**What the task asks**.
Repeat exactly each line of the data provided below.

[Spatial reasoning dataset excerpts]

>> start

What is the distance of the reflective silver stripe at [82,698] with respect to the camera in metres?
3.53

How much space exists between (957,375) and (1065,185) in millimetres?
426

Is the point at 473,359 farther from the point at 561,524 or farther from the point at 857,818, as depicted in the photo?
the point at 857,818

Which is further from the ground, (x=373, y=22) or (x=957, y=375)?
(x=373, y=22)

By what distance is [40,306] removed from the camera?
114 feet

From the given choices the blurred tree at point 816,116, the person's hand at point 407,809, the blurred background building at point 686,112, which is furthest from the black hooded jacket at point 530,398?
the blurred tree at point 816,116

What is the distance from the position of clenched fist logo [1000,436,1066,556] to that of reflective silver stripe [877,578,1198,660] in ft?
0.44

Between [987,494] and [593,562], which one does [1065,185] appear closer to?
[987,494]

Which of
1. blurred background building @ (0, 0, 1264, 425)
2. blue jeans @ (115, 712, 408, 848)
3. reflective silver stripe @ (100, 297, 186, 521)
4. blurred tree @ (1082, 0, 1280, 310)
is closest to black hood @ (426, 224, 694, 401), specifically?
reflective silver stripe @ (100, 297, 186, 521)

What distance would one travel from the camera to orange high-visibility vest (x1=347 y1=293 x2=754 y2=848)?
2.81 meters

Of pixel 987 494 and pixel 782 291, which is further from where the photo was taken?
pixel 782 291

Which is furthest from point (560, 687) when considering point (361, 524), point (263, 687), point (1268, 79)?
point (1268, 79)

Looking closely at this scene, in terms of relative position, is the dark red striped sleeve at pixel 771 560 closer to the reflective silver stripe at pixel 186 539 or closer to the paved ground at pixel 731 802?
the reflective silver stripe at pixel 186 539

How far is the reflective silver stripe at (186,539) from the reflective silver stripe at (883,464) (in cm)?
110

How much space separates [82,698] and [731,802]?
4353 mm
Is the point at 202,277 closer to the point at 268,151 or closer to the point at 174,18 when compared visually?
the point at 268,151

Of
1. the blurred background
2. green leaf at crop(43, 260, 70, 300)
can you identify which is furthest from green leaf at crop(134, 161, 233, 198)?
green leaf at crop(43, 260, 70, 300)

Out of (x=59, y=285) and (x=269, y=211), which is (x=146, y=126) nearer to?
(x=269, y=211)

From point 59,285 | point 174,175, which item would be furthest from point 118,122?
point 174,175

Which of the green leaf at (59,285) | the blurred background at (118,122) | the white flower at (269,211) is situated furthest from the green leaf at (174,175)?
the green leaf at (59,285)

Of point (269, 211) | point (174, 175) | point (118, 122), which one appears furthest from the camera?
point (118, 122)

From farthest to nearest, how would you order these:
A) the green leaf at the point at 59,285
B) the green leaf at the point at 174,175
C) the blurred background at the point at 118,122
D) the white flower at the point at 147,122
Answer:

>> end

**Worked solution**.
What is the distance of the reflective silver stripe at [82,698] with respect to the camera in metres?
3.53

How much space exists between (957,375) and (1065,185) in millimetres?
426

Is the point at 473,359 farther from the point at 561,524 or farther from the point at 857,818, as depicted in the photo?
the point at 857,818

Which is further from the ground, (x=373, y=22) or (x=957, y=375)?
(x=373, y=22)

By what distance is [40,306] removed from the camera?
114 feet

From the given choices the blurred tree at point 816,116, the person's hand at point 407,809, the blurred background building at point 686,112, which is furthest from the black hooded jacket at point 530,398?
the blurred tree at point 816,116

What is the distance from the position of clenched fist logo [1000,436,1066,556] to that of reflective silver stripe [877,578,1198,660] in ft?
0.44

Between [987,494] and [593,562], which one does [1065,185] appear closer to?
[987,494]

Which of
1. blurred background building @ (0, 0, 1264, 425)
2. blue jeans @ (115, 712, 408, 848)
3. reflective silver stripe @ (100, 297, 186, 521)
4. blurred tree @ (1082, 0, 1280, 310)
is closest to black hood @ (426, 224, 694, 401), specifically?
reflective silver stripe @ (100, 297, 186, 521)

What distance would one travel from the camera to orange high-visibility vest (x1=347 y1=293 x2=754 y2=848)?
2.81 meters

Of pixel 987 494 and pixel 782 291, which is further from where the photo was taken?
pixel 782 291

Which is furthest from point (560, 687) when considering point (361, 524), point (263, 687), point (1268, 79)?
point (1268, 79)

Looking closely at this scene, in terms of relative position, is the dark red striped sleeve at pixel 771 560 closer to the reflective silver stripe at pixel 186 539 or closer to the paved ground at pixel 731 802?
the reflective silver stripe at pixel 186 539

How far is the reflective silver stripe at (186,539) from the reflective silver stripe at (883,464) (in cm)?
110

How much space separates [82,698] and [731,802]?
4353 mm
Is the point at 202,277 closer to the point at 268,151 or closer to the point at 174,18 when compared visually?
the point at 268,151

Of
1. the blurred background
2. green leaf at crop(43, 260, 70, 300)
can you identify which is furthest from green leaf at crop(134, 161, 233, 198)?
green leaf at crop(43, 260, 70, 300)

Out of (x=59, y=285) and (x=269, y=211), which is (x=146, y=126) nearer to?
(x=269, y=211)

From point 59,285 | point 174,175, which item would be furthest from point 118,122?
point 174,175

Which of the green leaf at (59,285) | the blurred background at (118,122) | the white flower at (269,211) is situated furthest from the green leaf at (174,175)?
the green leaf at (59,285)

Of point (269, 211) | point (174, 175) | point (118, 122), which one appears furthest from the camera?
point (118, 122)

From farthest to nearest, how would you order these:
A) the green leaf at the point at 59,285
B) the green leaf at the point at 174,175
C) the blurred background at the point at 118,122
D) the white flower at the point at 147,122
Answer:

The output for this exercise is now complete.